We don’t really know anything about her except for the few words she uttered at the lowest point of her life. We are never told her name. Over the centuries she has been considered a bad wife who may not have even believed in God, but I think a fresh look at the book of Job will show us a fairer picture of this elusive lady – Job’s wife.




1) She suffered the same losses as Job

While she is never specifically included in the argument between God and Satan described in the book of Job, his wife clearly suffers every hardship heaped on him. The description of Job’s family in the first verses of the book appears to show Job’s family as tight-knit and very loving. They spend a lot of time together and really enjoy each other’s company.


Now, suddenly, all that is gone. The children she bore, nurtured and was so proud of are all gone in one unbelievable event. Having lost one daughter I can understand the indescribable grief attached to that loss, but I cannot comprehend losing 10 children at one time. She must have been so overwhelmed that it was hard to breathe, let alone function.

Exercise tasks ->
1: In the piece on Job's wife, what detail about her is never given?
2: Pick up the piece on Job's wife after its final sentence and keep writing it.

Information shown ->
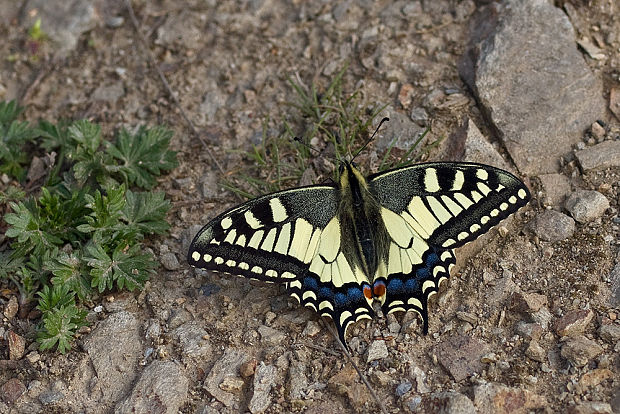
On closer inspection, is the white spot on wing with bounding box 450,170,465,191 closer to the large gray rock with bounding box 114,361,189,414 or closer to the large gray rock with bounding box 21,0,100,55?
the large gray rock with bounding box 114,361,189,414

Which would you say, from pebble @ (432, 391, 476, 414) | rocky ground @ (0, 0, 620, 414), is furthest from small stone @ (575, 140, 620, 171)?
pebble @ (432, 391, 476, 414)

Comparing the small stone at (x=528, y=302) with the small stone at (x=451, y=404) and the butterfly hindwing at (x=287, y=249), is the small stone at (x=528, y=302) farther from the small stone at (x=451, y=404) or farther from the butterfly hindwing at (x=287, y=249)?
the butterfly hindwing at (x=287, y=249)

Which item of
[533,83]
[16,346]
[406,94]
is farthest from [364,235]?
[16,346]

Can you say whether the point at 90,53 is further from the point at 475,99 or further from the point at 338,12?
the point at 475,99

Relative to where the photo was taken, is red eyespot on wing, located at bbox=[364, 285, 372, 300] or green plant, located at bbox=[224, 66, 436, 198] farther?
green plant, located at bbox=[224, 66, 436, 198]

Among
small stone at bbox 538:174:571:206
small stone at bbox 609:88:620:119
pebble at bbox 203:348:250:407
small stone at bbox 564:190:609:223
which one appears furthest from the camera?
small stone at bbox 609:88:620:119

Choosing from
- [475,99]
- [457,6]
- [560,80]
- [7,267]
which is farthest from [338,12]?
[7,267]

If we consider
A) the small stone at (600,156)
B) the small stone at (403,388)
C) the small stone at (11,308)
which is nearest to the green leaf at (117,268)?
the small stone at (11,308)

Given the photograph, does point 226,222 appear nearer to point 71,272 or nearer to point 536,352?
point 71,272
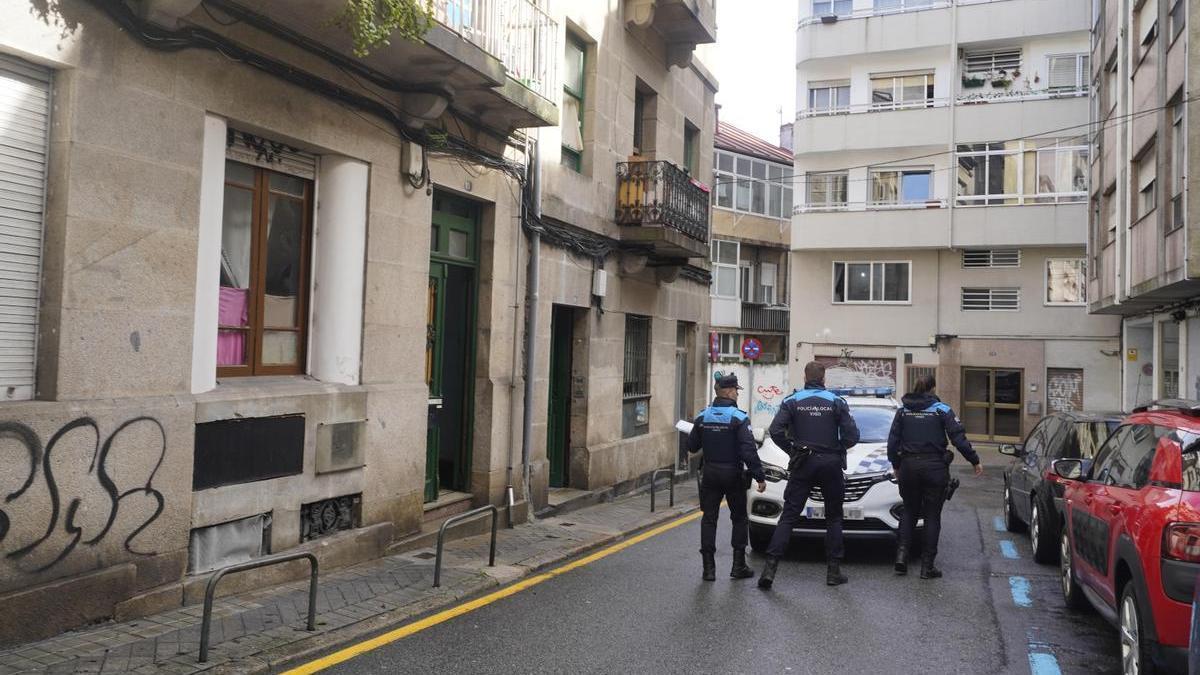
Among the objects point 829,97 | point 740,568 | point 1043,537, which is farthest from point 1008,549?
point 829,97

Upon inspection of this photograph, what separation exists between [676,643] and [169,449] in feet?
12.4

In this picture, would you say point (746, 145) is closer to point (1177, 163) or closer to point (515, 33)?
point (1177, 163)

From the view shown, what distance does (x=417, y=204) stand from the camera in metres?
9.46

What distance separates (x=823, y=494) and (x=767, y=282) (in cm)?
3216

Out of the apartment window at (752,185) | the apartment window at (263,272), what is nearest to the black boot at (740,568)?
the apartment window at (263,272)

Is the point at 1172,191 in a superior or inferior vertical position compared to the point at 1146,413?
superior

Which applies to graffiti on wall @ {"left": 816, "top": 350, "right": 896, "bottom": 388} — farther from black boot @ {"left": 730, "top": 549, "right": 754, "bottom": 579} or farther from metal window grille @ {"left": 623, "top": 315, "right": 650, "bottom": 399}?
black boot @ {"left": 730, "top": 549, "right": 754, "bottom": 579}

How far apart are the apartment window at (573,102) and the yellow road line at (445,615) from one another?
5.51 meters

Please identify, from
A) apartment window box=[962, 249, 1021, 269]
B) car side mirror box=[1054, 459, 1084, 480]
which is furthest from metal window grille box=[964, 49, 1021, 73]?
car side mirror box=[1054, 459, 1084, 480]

* * *

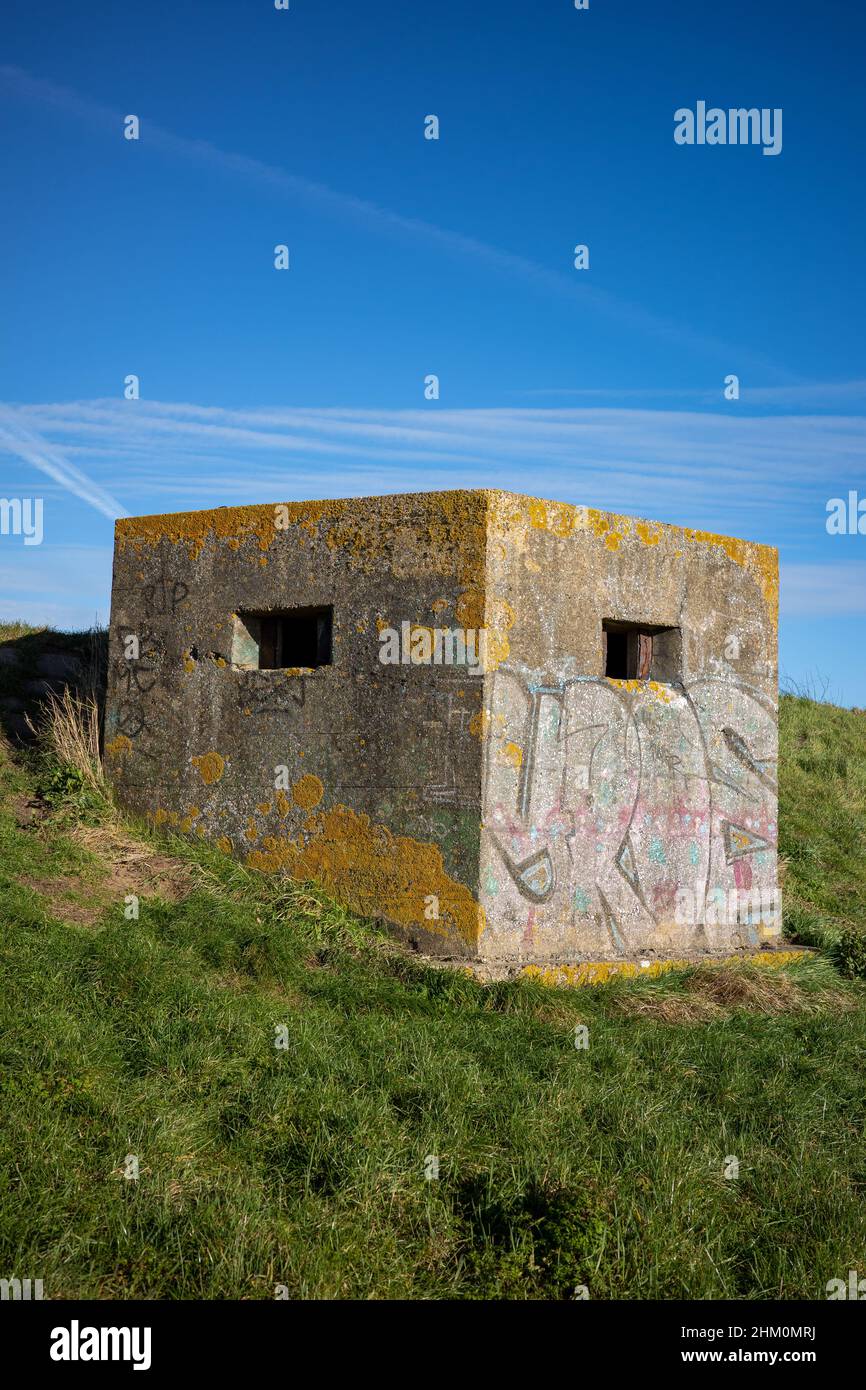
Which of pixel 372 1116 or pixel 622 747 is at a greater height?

Responses per task ->
1: Her name.

2:
2) She also lost her income and means of buying food

The first chapter also tells us that Job was a very wealthy and influential man. His wife must have been a good helper for him to maintain this high position in society, and she must have attended to her household duties faithfully. There had never been a concern about where food and housing would come from. Now, Job and his wife are facing a dramatic financial loss as well as the personal one. All their wealth disappeared the same day their children died. It seems Job’s wife would be forced to beg for food as she had no other means of sustaining herself and her husband.


3) She had to care for Job as well

We don’t know how long Job suffered but, after they heard about his situation, his friends came and sat with him in silence for 3 days. He was scraping his wounds and mourning his life, but his wife was there (as evidenced by her speaking with him) and she had to provide him with food and any care she could. Her children were no longer around to support and help her either.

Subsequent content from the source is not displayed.